MATERIALS AND METHODS
Cell lines, antibodies, and other reagents
The poorly differentiated human ESCC cell lines, TE2, TE5, and TE9, moderately differentiated human ESCC cell line, TE8, and well-differentiated human ESCC cell line, TE15, were obtained from the Cell Resource Center of Biomedical Research Institute of Development, Aging, and Cancer (Tohoku University, Sendai, Japan). The poorly differentiated human ESCC cell lines, KYSE70 and KYSE150, moderately differentiated human ESCC cell line, KYSE170, and well-differentiated human ESCC cell line, KYSE790, were obtained from Kyoto University (Kyoto, Japan). These cells were grown in RPMI-1640 medium (Nacalai Tesque, Kyoto, Japan) supplemented with 100 U/mL of penicillin, 100 μg/mL of streptomycin, and 10% fetal bovine serum (FBS). Cells were cultured in flasks and dishes in a humidified incubator at 37°C under 5% CO2 in air.The following antibodies were used in the present study: a mouse monoclonal CLIC1 antibody (Abcam, Cambridge, MA, UK), rabbit monoclonal c-Jun N-terminal kinase (JNK), phosphorylated JNK, extracellular signal-regulated kinase (ERK), phosphorylated ERK, p38, phosphorylated p38, snail, β-catenin, caspase 3, cleaved caspase 3, and Bcl-2 antibodies, mouse monoclonal E-cadherin and vimentin antibodies, horseradish peroxidase (HRP)-conjugated mouse and anti-rabbit secondary antibodies (Cell Signaling Technology, Beverly, MA, UK), a claudin 1 antibody (Zymed Laboratories, San Francisco, CA, USA), and monoclonal Anti-β-actin (mouse IgG1 isotype) antibody (Sigma-Aldrich, St. Louis, MO, USA).
siRNA transfection
Cells were transfected with 12 nmol/L CLIC1 siRNA (Stealth RNAi siRNA #HSS101987, Invitrogen, Carlsbad, CA, USA) using the Lipofectamine RNAiMAX reagent (Invitrogen), according to the manufacturer’s instructions. Medium containing siRNA was replaced with fresh medium after 24 h. Control siRNA (Stealth RNAi siRNA Negative Control; Invitrogen) was used as a negative control.
Protein studies
Cells were lysed with M-PER lysis buffer, sonicated, and then centrifuged at 15,000 rpm for 10 min at 4°C to obtain supernatants (cell lysates). Protein concentrations were measured using the Protein Assay Rapid Kit (Wako Pure Chemical Industries, Osaka, Japan). After SDS-PAGE, proteins were transferred onto polyvinylidene difluoride (PVDF) membranes. The membranes were then incubated with appropriate primary antibodies at 4°C overnight. The antibody complexes were visualized by an enhanced chemiluminescence detection system (ImageQuant LAS 4000 mini; GE Healthcare, Buckinghamshire, UK), as directed by the manufacturer. A densitometric analysis was performed using ImageQuant TL (GE Healthcare), and the band intensity of each protein was normalized by that of β-actin for each cell line.
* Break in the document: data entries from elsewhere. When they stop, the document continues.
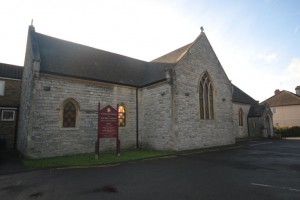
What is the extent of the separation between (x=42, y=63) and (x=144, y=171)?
11225 millimetres

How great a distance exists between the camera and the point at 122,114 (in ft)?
61.0

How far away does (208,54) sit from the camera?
20.4m

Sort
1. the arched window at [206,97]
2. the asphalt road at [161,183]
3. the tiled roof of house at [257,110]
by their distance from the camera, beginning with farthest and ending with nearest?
the tiled roof of house at [257,110]
the arched window at [206,97]
the asphalt road at [161,183]

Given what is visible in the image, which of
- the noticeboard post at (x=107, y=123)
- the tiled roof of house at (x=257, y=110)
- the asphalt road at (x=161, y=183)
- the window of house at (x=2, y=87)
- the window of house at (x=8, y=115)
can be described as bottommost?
the asphalt road at (x=161, y=183)

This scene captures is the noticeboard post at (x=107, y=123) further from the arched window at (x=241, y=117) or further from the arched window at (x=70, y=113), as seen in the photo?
the arched window at (x=241, y=117)

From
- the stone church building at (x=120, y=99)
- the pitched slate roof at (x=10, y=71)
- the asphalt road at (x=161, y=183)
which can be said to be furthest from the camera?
the pitched slate roof at (x=10, y=71)

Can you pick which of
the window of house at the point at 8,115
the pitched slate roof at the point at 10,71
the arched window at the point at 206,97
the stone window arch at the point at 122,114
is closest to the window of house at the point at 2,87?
the pitched slate roof at the point at 10,71

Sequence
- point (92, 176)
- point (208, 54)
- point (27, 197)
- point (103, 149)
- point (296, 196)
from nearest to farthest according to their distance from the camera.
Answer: point (296, 196) → point (27, 197) → point (92, 176) → point (103, 149) → point (208, 54)

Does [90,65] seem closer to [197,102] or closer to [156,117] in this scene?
[156,117]

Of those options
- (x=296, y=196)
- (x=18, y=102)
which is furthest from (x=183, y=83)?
(x=18, y=102)

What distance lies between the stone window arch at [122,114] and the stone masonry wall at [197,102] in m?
4.83

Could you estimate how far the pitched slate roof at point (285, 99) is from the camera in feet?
138

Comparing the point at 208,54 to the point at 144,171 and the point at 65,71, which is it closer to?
the point at 65,71

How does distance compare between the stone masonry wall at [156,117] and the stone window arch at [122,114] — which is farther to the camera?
the stone window arch at [122,114]
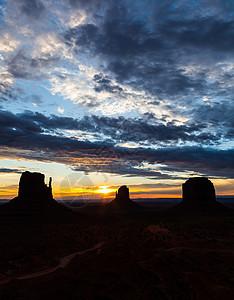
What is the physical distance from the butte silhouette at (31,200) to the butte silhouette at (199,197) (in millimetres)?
49803

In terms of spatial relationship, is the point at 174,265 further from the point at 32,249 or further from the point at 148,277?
the point at 32,249

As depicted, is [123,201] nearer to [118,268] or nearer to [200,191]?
[200,191]

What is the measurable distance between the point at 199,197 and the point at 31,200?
65130 millimetres

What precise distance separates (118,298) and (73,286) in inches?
140

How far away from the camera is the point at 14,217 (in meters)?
52.6

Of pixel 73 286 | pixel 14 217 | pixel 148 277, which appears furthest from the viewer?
pixel 14 217

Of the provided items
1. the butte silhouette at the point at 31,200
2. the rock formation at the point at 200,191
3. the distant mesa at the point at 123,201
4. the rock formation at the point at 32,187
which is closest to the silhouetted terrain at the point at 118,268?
the butte silhouette at the point at 31,200

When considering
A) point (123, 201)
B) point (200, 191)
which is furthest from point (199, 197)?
point (123, 201)

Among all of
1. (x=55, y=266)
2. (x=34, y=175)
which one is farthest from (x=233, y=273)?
(x=34, y=175)

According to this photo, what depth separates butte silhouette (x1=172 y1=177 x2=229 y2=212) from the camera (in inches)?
3056

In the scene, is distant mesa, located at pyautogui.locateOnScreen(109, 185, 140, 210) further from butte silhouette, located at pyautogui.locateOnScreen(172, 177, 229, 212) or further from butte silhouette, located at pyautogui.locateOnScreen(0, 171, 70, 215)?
butte silhouette, located at pyautogui.locateOnScreen(0, 171, 70, 215)

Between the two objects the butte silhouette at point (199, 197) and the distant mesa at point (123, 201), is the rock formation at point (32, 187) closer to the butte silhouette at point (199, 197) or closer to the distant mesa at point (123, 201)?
the butte silhouette at point (199, 197)

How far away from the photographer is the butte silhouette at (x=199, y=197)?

Real-time quantitative RT-PCR
Total RNA was extracted using an RNeasy kit (Qiagen, Valencia, CA, USA). Messenger RNA (mRNA) expression was measured by quantitative real-time PCR (7300 Real-Time PCR System; Applied Biosystems, Foster City, CA, USA) using TaqMan Gene Expression Assays (Applied Biosystems) according to the manufacturer’s instructions.Expression levels were measured for the following genes: CLIC1 (Hs00559461_m1), MYD88 (Hs01573837_g1), TLR2 (Hs02621280_s1), JUN (Hs01103582_s1), Bcl2 (Hs00608023_m1), CDH1 (Hs00170423_m1), VIM (Hs00185584_m1), SNAI1 (Hs00195591_m1), CTNNB1 (Hs00355049_m1), and CLDN1 (Hs00221623_m1) (Applied Biosystems). The expression of each gene was normalized against the housekeeping gene β-actin (ACTB, Hs01060665_g1; Applied Biosystems). Each assay was performed in triplicate.
Cell proliferation
Cells were seeded on six-well plates at a density of 0.5×105 cells per well and incubated at 37°C with 5% CO2. siRNA transfection was performed 24 h after cell seeding. Cells were detached from the flasks 48 and 72 h after siRNA transfection using 0.5 ml trypsin–EDTA solution, diluted in 1.5 ml RPMI medium, and then counted with a hemocytometer.
Cell cycle analysis
The cell cycle phase was evaluated 72 h after siRNA transfection by fluorescence-activated cell scoring (FACS). Briefly, cells were treated with Triton X-100 and RNase, and nuclei were stained with propidium iodide (PI) prior to the measurement of DNA content using BD Accuri C6 FACS (BD Biosciences, Franklin Lakes, NJ). At least 30,000 cells were analyzed.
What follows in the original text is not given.